Raw data
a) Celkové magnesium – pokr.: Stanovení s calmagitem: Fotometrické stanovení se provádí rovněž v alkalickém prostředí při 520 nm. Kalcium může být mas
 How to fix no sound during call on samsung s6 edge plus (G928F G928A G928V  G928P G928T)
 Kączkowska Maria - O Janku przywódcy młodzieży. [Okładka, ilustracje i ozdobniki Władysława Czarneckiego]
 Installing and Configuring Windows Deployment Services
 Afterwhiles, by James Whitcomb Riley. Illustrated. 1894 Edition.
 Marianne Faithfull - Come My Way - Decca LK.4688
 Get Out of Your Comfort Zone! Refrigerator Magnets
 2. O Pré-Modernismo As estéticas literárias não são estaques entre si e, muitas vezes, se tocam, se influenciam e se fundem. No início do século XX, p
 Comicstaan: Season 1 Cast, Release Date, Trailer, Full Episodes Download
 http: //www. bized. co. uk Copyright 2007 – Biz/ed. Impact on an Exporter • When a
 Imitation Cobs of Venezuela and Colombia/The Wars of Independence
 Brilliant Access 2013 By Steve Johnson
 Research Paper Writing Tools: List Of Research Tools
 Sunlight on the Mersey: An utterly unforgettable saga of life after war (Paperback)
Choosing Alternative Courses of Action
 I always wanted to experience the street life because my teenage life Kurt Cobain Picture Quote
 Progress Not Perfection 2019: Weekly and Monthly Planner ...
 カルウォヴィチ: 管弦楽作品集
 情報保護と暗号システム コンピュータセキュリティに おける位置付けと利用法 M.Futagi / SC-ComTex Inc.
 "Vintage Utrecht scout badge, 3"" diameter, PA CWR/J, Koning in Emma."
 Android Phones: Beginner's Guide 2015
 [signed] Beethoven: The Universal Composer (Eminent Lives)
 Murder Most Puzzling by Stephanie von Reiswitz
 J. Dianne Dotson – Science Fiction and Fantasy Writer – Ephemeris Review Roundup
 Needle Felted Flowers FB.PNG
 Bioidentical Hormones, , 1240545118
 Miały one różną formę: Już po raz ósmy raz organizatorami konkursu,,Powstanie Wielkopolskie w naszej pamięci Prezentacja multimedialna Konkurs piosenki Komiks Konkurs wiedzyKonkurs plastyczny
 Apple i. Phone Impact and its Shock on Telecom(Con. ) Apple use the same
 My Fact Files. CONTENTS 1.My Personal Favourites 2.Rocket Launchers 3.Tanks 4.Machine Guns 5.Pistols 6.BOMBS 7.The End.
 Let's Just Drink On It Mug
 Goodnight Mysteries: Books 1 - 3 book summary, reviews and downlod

Task details
Scan the material above for "life". Copy every line where it appears.

Final answer
 Sunlight on the Mersey: An utterly unforgettable saga of life after war (Paperback)
 I always wanted to experience the street life because my teenage life Kurt Cobain Picture Quote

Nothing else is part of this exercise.